Jack pun berlalu, melangkah jauh dan semakin jauh meninggalkan Ruby yang masih tetap duduk sendirian di lobbi kantornya. Butuh waktu untuk memecahkan teka-teki yang baru saja diisyaratkan oleh Jack. Entah sampai kapan, karena perjalanan karinya pun baru saja ia mulai beberapa hari ini. Itu pun harus terlewati dengan sebuah drama yang cukup membuatnya merasa kalut. Menjadi seorang sekretaris bukanlah impiannya namun segala kesibukan sebagai seorang sekretaris harus mulai terbiasa ia jalani sekarang. Setidaknya pekerjaanya ini cukup memberinya peluang untuk menunjukan kredibilitasnya sebagai seorang karyawan.

**

“Aww,” jerit Ruby tiba-tiba

Hampir saja ia terjatuh karena sepatu hak tingginya yang tiba-tiba patah. Ben dengan sigap menangkap tubuh Ruby, yang seketika menghambur di pelukannya.

“Hati-hati By!“ matanya tak beralih dari wajah rupawan yang mencoba menolongnya. Ben pun demikian, baru kali ini ia benar-benar jelas memandang wajah cantik khas wanita asia milik sekretarisnya itu.

“Mmm... Maaf, Pak Ben!” Ruby berusaha melepaskan tubuhnya.

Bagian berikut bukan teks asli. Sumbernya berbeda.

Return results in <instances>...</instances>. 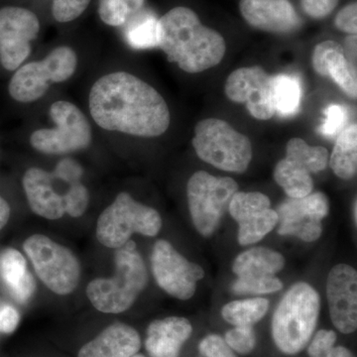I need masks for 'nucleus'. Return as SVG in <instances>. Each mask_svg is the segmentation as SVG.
<instances>
[{
    "mask_svg": "<svg viewBox=\"0 0 357 357\" xmlns=\"http://www.w3.org/2000/svg\"><path fill=\"white\" fill-rule=\"evenodd\" d=\"M89 105L93 121L105 130L152 138L170 126V110L163 96L129 73H112L98 79L89 93Z\"/></svg>",
    "mask_w": 357,
    "mask_h": 357,
    "instance_id": "1",
    "label": "nucleus"
},
{
    "mask_svg": "<svg viewBox=\"0 0 357 357\" xmlns=\"http://www.w3.org/2000/svg\"><path fill=\"white\" fill-rule=\"evenodd\" d=\"M157 47L189 74H198L222 62L227 43L220 33L202 24L199 16L188 7L171 9L158 20Z\"/></svg>",
    "mask_w": 357,
    "mask_h": 357,
    "instance_id": "2",
    "label": "nucleus"
},
{
    "mask_svg": "<svg viewBox=\"0 0 357 357\" xmlns=\"http://www.w3.org/2000/svg\"><path fill=\"white\" fill-rule=\"evenodd\" d=\"M84 170L70 158L61 160L53 172L32 167L22 178L30 208L46 220H60L65 215L79 218L86 213L89 194L82 183Z\"/></svg>",
    "mask_w": 357,
    "mask_h": 357,
    "instance_id": "3",
    "label": "nucleus"
},
{
    "mask_svg": "<svg viewBox=\"0 0 357 357\" xmlns=\"http://www.w3.org/2000/svg\"><path fill=\"white\" fill-rule=\"evenodd\" d=\"M114 264V276L95 279L86 291L91 305L105 314L128 311L148 283L146 266L134 241L116 249Z\"/></svg>",
    "mask_w": 357,
    "mask_h": 357,
    "instance_id": "4",
    "label": "nucleus"
},
{
    "mask_svg": "<svg viewBox=\"0 0 357 357\" xmlns=\"http://www.w3.org/2000/svg\"><path fill=\"white\" fill-rule=\"evenodd\" d=\"M319 307L318 292L304 282L285 294L272 319V337L279 351L294 356L307 347L318 324Z\"/></svg>",
    "mask_w": 357,
    "mask_h": 357,
    "instance_id": "5",
    "label": "nucleus"
},
{
    "mask_svg": "<svg viewBox=\"0 0 357 357\" xmlns=\"http://www.w3.org/2000/svg\"><path fill=\"white\" fill-rule=\"evenodd\" d=\"M192 144L199 159L225 172L244 173L252 160L250 139L222 119L198 122Z\"/></svg>",
    "mask_w": 357,
    "mask_h": 357,
    "instance_id": "6",
    "label": "nucleus"
},
{
    "mask_svg": "<svg viewBox=\"0 0 357 357\" xmlns=\"http://www.w3.org/2000/svg\"><path fill=\"white\" fill-rule=\"evenodd\" d=\"M162 229V218L151 206L136 202L128 192L117 195L114 203L100 213L96 223L98 243L107 248L119 249L133 234L153 237Z\"/></svg>",
    "mask_w": 357,
    "mask_h": 357,
    "instance_id": "7",
    "label": "nucleus"
},
{
    "mask_svg": "<svg viewBox=\"0 0 357 357\" xmlns=\"http://www.w3.org/2000/svg\"><path fill=\"white\" fill-rule=\"evenodd\" d=\"M35 273L57 295L74 292L81 279V264L69 248L43 234H33L23 243Z\"/></svg>",
    "mask_w": 357,
    "mask_h": 357,
    "instance_id": "8",
    "label": "nucleus"
},
{
    "mask_svg": "<svg viewBox=\"0 0 357 357\" xmlns=\"http://www.w3.org/2000/svg\"><path fill=\"white\" fill-rule=\"evenodd\" d=\"M238 185L229 177H215L206 171L192 174L187 184L188 204L192 223L204 236H210L229 210Z\"/></svg>",
    "mask_w": 357,
    "mask_h": 357,
    "instance_id": "9",
    "label": "nucleus"
},
{
    "mask_svg": "<svg viewBox=\"0 0 357 357\" xmlns=\"http://www.w3.org/2000/svg\"><path fill=\"white\" fill-rule=\"evenodd\" d=\"M76 52L70 47L54 49L44 60L18 68L9 83V95L20 102H36L52 84L63 83L76 72Z\"/></svg>",
    "mask_w": 357,
    "mask_h": 357,
    "instance_id": "10",
    "label": "nucleus"
},
{
    "mask_svg": "<svg viewBox=\"0 0 357 357\" xmlns=\"http://www.w3.org/2000/svg\"><path fill=\"white\" fill-rule=\"evenodd\" d=\"M50 116L55 128L39 129L30 137L35 150L43 154L66 155L91 145V124L76 105L63 100L54 102L50 107Z\"/></svg>",
    "mask_w": 357,
    "mask_h": 357,
    "instance_id": "11",
    "label": "nucleus"
},
{
    "mask_svg": "<svg viewBox=\"0 0 357 357\" xmlns=\"http://www.w3.org/2000/svg\"><path fill=\"white\" fill-rule=\"evenodd\" d=\"M151 267L159 287L182 301L191 299L196 292L197 284L204 276L203 268L189 261L164 239L154 244Z\"/></svg>",
    "mask_w": 357,
    "mask_h": 357,
    "instance_id": "12",
    "label": "nucleus"
},
{
    "mask_svg": "<svg viewBox=\"0 0 357 357\" xmlns=\"http://www.w3.org/2000/svg\"><path fill=\"white\" fill-rule=\"evenodd\" d=\"M40 22L36 14L22 7L0 9V63L7 70H15L31 53Z\"/></svg>",
    "mask_w": 357,
    "mask_h": 357,
    "instance_id": "13",
    "label": "nucleus"
},
{
    "mask_svg": "<svg viewBox=\"0 0 357 357\" xmlns=\"http://www.w3.org/2000/svg\"><path fill=\"white\" fill-rule=\"evenodd\" d=\"M330 211V202L324 192H311L304 198H289L278 206V234L296 236L305 243L318 241L323 234L324 218Z\"/></svg>",
    "mask_w": 357,
    "mask_h": 357,
    "instance_id": "14",
    "label": "nucleus"
},
{
    "mask_svg": "<svg viewBox=\"0 0 357 357\" xmlns=\"http://www.w3.org/2000/svg\"><path fill=\"white\" fill-rule=\"evenodd\" d=\"M272 79L259 66L239 68L227 77L225 96L231 102L244 103L258 121H269L275 115Z\"/></svg>",
    "mask_w": 357,
    "mask_h": 357,
    "instance_id": "15",
    "label": "nucleus"
},
{
    "mask_svg": "<svg viewBox=\"0 0 357 357\" xmlns=\"http://www.w3.org/2000/svg\"><path fill=\"white\" fill-rule=\"evenodd\" d=\"M326 297L331 319L342 333H352L357 328V273L349 265L337 264L331 270L326 281Z\"/></svg>",
    "mask_w": 357,
    "mask_h": 357,
    "instance_id": "16",
    "label": "nucleus"
},
{
    "mask_svg": "<svg viewBox=\"0 0 357 357\" xmlns=\"http://www.w3.org/2000/svg\"><path fill=\"white\" fill-rule=\"evenodd\" d=\"M239 9L249 25L262 31L288 34L297 31L302 25V20L289 0H241Z\"/></svg>",
    "mask_w": 357,
    "mask_h": 357,
    "instance_id": "17",
    "label": "nucleus"
},
{
    "mask_svg": "<svg viewBox=\"0 0 357 357\" xmlns=\"http://www.w3.org/2000/svg\"><path fill=\"white\" fill-rule=\"evenodd\" d=\"M312 65L319 76L330 77L342 89L345 95L356 100V66L345 55L342 45L333 40H326L317 45L312 52Z\"/></svg>",
    "mask_w": 357,
    "mask_h": 357,
    "instance_id": "18",
    "label": "nucleus"
},
{
    "mask_svg": "<svg viewBox=\"0 0 357 357\" xmlns=\"http://www.w3.org/2000/svg\"><path fill=\"white\" fill-rule=\"evenodd\" d=\"M140 349L137 331L126 324L115 323L83 345L77 357H131Z\"/></svg>",
    "mask_w": 357,
    "mask_h": 357,
    "instance_id": "19",
    "label": "nucleus"
},
{
    "mask_svg": "<svg viewBox=\"0 0 357 357\" xmlns=\"http://www.w3.org/2000/svg\"><path fill=\"white\" fill-rule=\"evenodd\" d=\"M192 333V324L183 317L155 319L148 326L145 347L150 357H178Z\"/></svg>",
    "mask_w": 357,
    "mask_h": 357,
    "instance_id": "20",
    "label": "nucleus"
},
{
    "mask_svg": "<svg viewBox=\"0 0 357 357\" xmlns=\"http://www.w3.org/2000/svg\"><path fill=\"white\" fill-rule=\"evenodd\" d=\"M0 276L9 293L21 304L31 299L36 283L28 271L24 256L14 248H7L0 255Z\"/></svg>",
    "mask_w": 357,
    "mask_h": 357,
    "instance_id": "21",
    "label": "nucleus"
},
{
    "mask_svg": "<svg viewBox=\"0 0 357 357\" xmlns=\"http://www.w3.org/2000/svg\"><path fill=\"white\" fill-rule=\"evenodd\" d=\"M273 178L289 198H304L314 190L310 167L304 160L291 151H286L285 158L275 166Z\"/></svg>",
    "mask_w": 357,
    "mask_h": 357,
    "instance_id": "22",
    "label": "nucleus"
},
{
    "mask_svg": "<svg viewBox=\"0 0 357 357\" xmlns=\"http://www.w3.org/2000/svg\"><path fill=\"white\" fill-rule=\"evenodd\" d=\"M285 266L281 253L266 248H253L241 253L234 262V274L238 277L267 276L280 272Z\"/></svg>",
    "mask_w": 357,
    "mask_h": 357,
    "instance_id": "23",
    "label": "nucleus"
},
{
    "mask_svg": "<svg viewBox=\"0 0 357 357\" xmlns=\"http://www.w3.org/2000/svg\"><path fill=\"white\" fill-rule=\"evenodd\" d=\"M331 168L338 178L351 180L357 172V126H347L337 137L330 158Z\"/></svg>",
    "mask_w": 357,
    "mask_h": 357,
    "instance_id": "24",
    "label": "nucleus"
},
{
    "mask_svg": "<svg viewBox=\"0 0 357 357\" xmlns=\"http://www.w3.org/2000/svg\"><path fill=\"white\" fill-rule=\"evenodd\" d=\"M275 114L293 116L300 109L302 89L299 79L290 75L280 74L272 79Z\"/></svg>",
    "mask_w": 357,
    "mask_h": 357,
    "instance_id": "25",
    "label": "nucleus"
},
{
    "mask_svg": "<svg viewBox=\"0 0 357 357\" xmlns=\"http://www.w3.org/2000/svg\"><path fill=\"white\" fill-rule=\"evenodd\" d=\"M269 309V301L264 298H252L232 301L222 309L223 319L230 325L252 326L261 321Z\"/></svg>",
    "mask_w": 357,
    "mask_h": 357,
    "instance_id": "26",
    "label": "nucleus"
},
{
    "mask_svg": "<svg viewBox=\"0 0 357 357\" xmlns=\"http://www.w3.org/2000/svg\"><path fill=\"white\" fill-rule=\"evenodd\" d=\"M158 20L151 13H137L128 21L126 38L129 46L138 50L157 47ZM126 22V23H128Z\"/></svg>",
    "mask_w": 357,
    "mask_h": 357,
    "instance_id": "27",
    "label": "nucleus"
},
{
    "mask_svg": "<svg viewBox=\"0 0 357 357\" xmlns=\"http://www.w3.org/2000/svg\"><path fill=\"white\" fill-rule=\"evenodd\" d=\"M278 223V215L271 208L255 213L238 222V238L241 245H251L264 238Z\"/></svg>",
    "mask_w": 357,
    "mask_h": 357,
    "instance_id": "28",
    "label": "nucleus"
},
{
    "mask_svg": "<svg viewBox=\"0 0 357 357\" xmlns=\"http://www.w3.org/2000/svg\"><path fill=\"white\" fill-rule=\"evenodd\" d=\"M145 0H100L98 13L105 24L121 26L139 13Z\"/></svg>",
    "mask_w": 357,
    "mask_h": 357,
    "instance_id": "29",
    "label": "nucleus"
},
{
    "mask_svg": "<svg viewBox=\"0 0 357 357\" xmlns=\"http://www.w3.org/2000/svg\"><path fill=\"white\" fill-rule=\"evenodd\" d=\"M271 202L266 195L260 192H236L232 197L229 211L237 222L255 213L270 208Z\"/></svg>",
    "mask_w": 357,
    "mask_h": 357,
    "instance_id": "30",
    "label": "nucleus"
},
{
    "mask_svg": "<svg viewBox=\"0 0 357 357\" xmlns=\"http://www.w3.org/2000/svg\"><path fill=\"white\" fill-rule=\"evenodd\" d=\"M283 284L275 275L267 276L238 277L231 286V291L237 295H264L278 292Z\"/></svg>",
    "mask_w": 357,
    "mask_h": 357,
    "instance_id": "31",
    "label": "nucleus"
},
{
    "mask_svg": "<svg viewBox=\"0 0 357 357\" xmlns=\"http://www.w3.org/2000/svg\"><path fill=\"white\" fill-rule=\"evenodd\" d=\"M225 342L239 354H250L255 349L256 335L252 326H237L225 333Z\"/></svg>",
    "mask_w": 357,
    "mask_h": 357,
    "instance_id": "32",
    "label": "nucleus"
},
{
    "mask_svg": "<svg viewBox=\"0 0 357 357\" xmlns=\"http://www.w3.org/2000/svg\"><path fill=\"white\" fill-rule=\"evenodd\" d=\"M326 117L323 124L319 128L321 135L328 138L337 136L347 128L349 121V112L347 107L342 105H331L324 112Z\"/></svg>",
    "mask_w": 357,
    "mask_h": 357,
    "instance_id": "33",
    "label": "nucleus"
},
{
    "mask_svg": "<svg viewBox=\"0 0 357 357\" xmlns=\"http://www.w3.org/2000/svg\"><path fill=\"white\" fill-rule=\"evenodd\" d=\"M91 0H54L52 13L59 22L77 20L88 8Z\"/></svg>",
    "mask_w": 357,
    "mask_h": 357,
    "instance_id": "34",
    "label": "nucleus"
},
{
    "mask_svg": "<svg viewBox=\"0 0 357 357\" xmlns=\"http://www.w3.org/2000/svg\"><path fill=\"white\" fill-rule=\"evenodd\" d=\"M199 351L203 357H237L234 351L218 335H208L201 340Z\"/></svg>",
    "mask_w": 357,
    "mask_h": 357,
    "instance_id": "35",
    "label": "nucleus"
},
{
    "mask_svg": "<svg viewBox=\"0 0 357 357\" xmlns=\"http://www.w3.org/2000/svg\"><path fill=\"white\" fill-rule=\"evenodd\" d=\"M335 342L337 333L333 331H319L307 347V354L310 357H321L335 347Z\"/></svg>",
    "mask_w": 357,
    "mask_h": 357,
    "instance_id": "36",
    "label": "nucleus"
},
{
    "mask_svg": "<svg viewBox=\"0 0 357 357\" xmlns=\"http://www.w3.org/2000/svg\"><path fill=\"white\" fill-rule=\"evenodd\" d=\"M338 0H301L303 10L310 17L321 20L335 10Z\"/></svg>",
    "mask_w": 357,
    "mask_h": 357,
    "instance_id": "37",
    "label": "nucleus"
},
{
    "mask_svg": "<svg viewBox=\"0 0 357 357\" xmlns=\"http://www.w3.org/2000/svg\"><path fill=\"white\" fill-rule=\"evenodd\" d=\"M335 27L340 31L349 35H356L357 33V4L352 2L349 6L338 11L335 20Z\"/></svg>",
    "mask_w": 357,
    "mask_h": 357,
    "instance_id": "38",
    "label": "nucleus"
},
{
    "mask_svg": "<svg viewBox=\"0 0 357 357\" xmlns=\"http://www.w3.org/2000/svg\"><path fill=\"white\" fill-rule=\"evenodd\" d=\"M20 314L17 310L9 305L0 307V332L13 333L20 325Z\"/></svg>",
    "mask_w": 357,
    "mask_h": 357,
    "instance_id": "39",
    "label": "nucleus"
},
{
    "mask_svg": "<svg viewBox=\"0 0 357 357\" xmlns=\"http://www.w3.org/2000/svg\"><path fill=\"white\" fill-rule=\"evenodd\" d=\"M9 218H10V206L6 199L0 197V230L6 227Z\"/></svg>",
    "mask_w": 357,
    "mask_h": 357,
    "instance_id": "40",
    "label": "nucleus"
},
{
    "mask_svg": "<svg viewBox=\"0 0 357 357\" xmlns=\"http://www.w3.org/2000/svg\"><path fill=\"white\" fill-rule=\"evenodd\" d=\"M345 55H351V58H349V61L354 64L352 62V59L356 58V35H349L347 38V41H345Z\"/></svg>",
    "mask_w": 357,
    "mask_h": 357,
    "instance_id": "41",
    "label": "nucleus"
},
{
    "mask_svg": "<svg viewBox=\"0 0 357 357\" xmlns=\"http://www.w3.org/2000/svg\"><path fill=\"white\" fill-rule=\"evenodd\" d=\"M321 357H356L352 352L344 347H333Z\"/></svg>",
    "mask_w": 357,
    "mask_h": 357,
    "instance_id": "42",
    "label": "nucleus"
},
{
    "mask_svg": "<svg viewBox=\"0 0 357 357\" xmlns=\"http://www.w3.org/2000/svg\"><path fill=\"white\" fill-rule=\"evenodd\" d=\"M354 222H356V220H357V215H356V208H357V206H356V201H354Z\"/></svg>",
    "mask_w": 357,
    "mask_h": 357,
    "instance_id": "43",
    "label": "nucleus"
},
{
    "mask_svg": "<svg viewBox=\"0 0 357 357\" xmlns=\"http://www.w3.org/2000/svg\"><path fill=\"white\" fill-rule=\"evenodd\" d=\"M131 357H145L143 354H136L135 356Z\"/></svg>",
    "mask_w": 357,
    "mask_h": 357,
    "instance_id": "44",
    "label": "nucleus"
}]
</instances>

“Heem, duduklah, coba lihat kakimu!” titah Ben

Ruby hanya mengangguk. Ia pun duduk pada sebuah sofa yang terletak diujung sudut ruangan Ben. Melepaskan sepatu high hillsnya yang patah, dan memeriksa kaki kananya yang sedikit bengkak karena cideranya barusan. Dipijitnya pelan tepian kulit yang lebam itu. Wajahnya pun nampak meringis kesakitan merasakan pijatanya sendiri. Tiba-tiba sebuah tangan halus mencoba membantunya.

“Coba biar kulihat”

Ben dengan cekatan memegang kaki putih nan mulus milik Ruby.

“Hmm... Tapi Pak?”

Ruby mencoba menolak, namun Ben tak memedulikanya. Terus saja tanganya bergerilya diatas kaki Ruby.Mencoba memberikan pertolongan untuk sang sekretaris, meskipun Ruby sedikit tak nyaman dengan perlakuan Ben padanya. Cukup lama Ben memijat kakinya, dan cukup lama pula Ruby memperhatikan perlakuan Ben padanya.

“Masih sakit?" tanya Ben menyadarkan lamunan Ruby

“Hah tidak.”

Ruby menggelengkan kepalanya, dan dengan segera menjauhkan kakinya dari tangan Ben. Ben yang sejak tadi tertunduk didepanya pun lantas bangun. Dan kemudian mengambil sesuatu untuk Ruby.

“Pakai ini.”

Dibukanya sebuah kotak berisi sepasang sepatu yang cukup mewah.

“Ini untuk saya, Pak?”

“Iya pakai saja. Apa harus aku juga yang memakaikan benda ini di kakimu!” titah Ben padanya.

Dengan wajah kakunya, sekali lagi Ruby hanya bisa mengiakan permintaan bosnya itu. Lagi pula cukup lama Ben menyimpan sepatu yang tak sempat ia berikan pada Yasmin mantan kekasihnya.